Carvedilol improves components of the metabolic syndrome in patients with type 2 diabetes and hypertension, whereas metoprolol tartrate is associated with increases in hemoglobin [A.sub.1c] (Hb[A.sub.1c]) in this population.
The agents were compared in the multicenter trial, GEMINI (Glycemic Effects in Diabetes Mellitus: Carvedilol-Metoprolol Comparison in Hypertensives). The trial included 1,235 patients age 36 to 85 (mean age 61) with controlled type 2 diabetes (baseline HbA1c 6.5% to 8.5%) and Stage 1 or Stage 2 hypertension.
At study entry, patients on antidiabetic treatment must have been stable for at least 3 months, and received antihypertensive therapy for at least 1 month (therapy must have included an ACE inhibitor or angiotensin receptor blocker). Participants were randomized to carvedilol, titrated up to 25 mg/bid, or metoprolol, titrated up to 200 mg/bid.
Target blood pressure was 130-135/ 80-85 mm Hg, depending on baseline blood pressure. Hydrochlorothiazide and a dihydropyridine calcium antagonist could be added as necessary to achieve a target blood pressure of <130/80 mm Hg. Blind therapy was maintained 5 months following titration to target blood pressure.
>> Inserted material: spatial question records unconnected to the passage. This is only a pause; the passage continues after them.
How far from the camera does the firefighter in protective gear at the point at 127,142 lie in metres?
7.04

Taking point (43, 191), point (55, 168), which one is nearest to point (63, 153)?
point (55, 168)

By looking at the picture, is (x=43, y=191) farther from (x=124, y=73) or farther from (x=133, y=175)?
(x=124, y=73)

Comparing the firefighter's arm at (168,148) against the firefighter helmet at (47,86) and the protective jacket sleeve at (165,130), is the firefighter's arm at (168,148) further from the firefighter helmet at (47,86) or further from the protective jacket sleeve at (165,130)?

Adverse effects in the metoprolol group and the subsequent discontinuance of the drug resulted in longer mean treatment duration in the carvedilol vs. the metoprolol group (155 vs. 147 days, p=0.01). Bradycardia occurred in 4.1% and 1.5% of metoprolol and carvedilol recipients, respectively.
"Carvedilol, in comparison to metoprolol, achieved blood pressure goal while maintaining glycemic control, improving insulin resistance, and reducing progression to microalbuminuria in these high-risk cardiovascular patients," said lead investigator George L. Bakris, MD, director of the Hypertension/Clinical Research Center Rush University Medical Center, Chicago.
Similar blood pressure levels were achieved in both groups. Withdrawals for worsening glycemic control occurred in 2.2% and 0.6% of metoprolol and carvedilol recipients (p=0.04), respectively. Mean HbA1c increased significantly (0.15%; p<0.001) with metoprolol, but not in patients who received carvedilol (+0.02%, p=0.65). An increase in HbA1c >1% was observed in 14.2% of metoprolol and 7% of carvedilol recipients (p<0.001). Insulin resistance by homeostatic model assessment improved significantly from baseline in patients on carvedilol (-9.1%; p=0.004) but not metoprolol (-2.0%; p=0.48), an effect that correlated with Hb[A.sub.1c].
Patients taking carvedilol had a 16.9% reduction (p=0.003) in albumin:creatinine ratio relative to patients taking metoprolol. Eighty percent of patients did not have microalbuminuria at study entry. Among these patients, risk of developing microalbuminuria was reduced by 47% with carvedilol relative to metoprolol (incidence: 6.6 vs. 11.1%; p=0.03).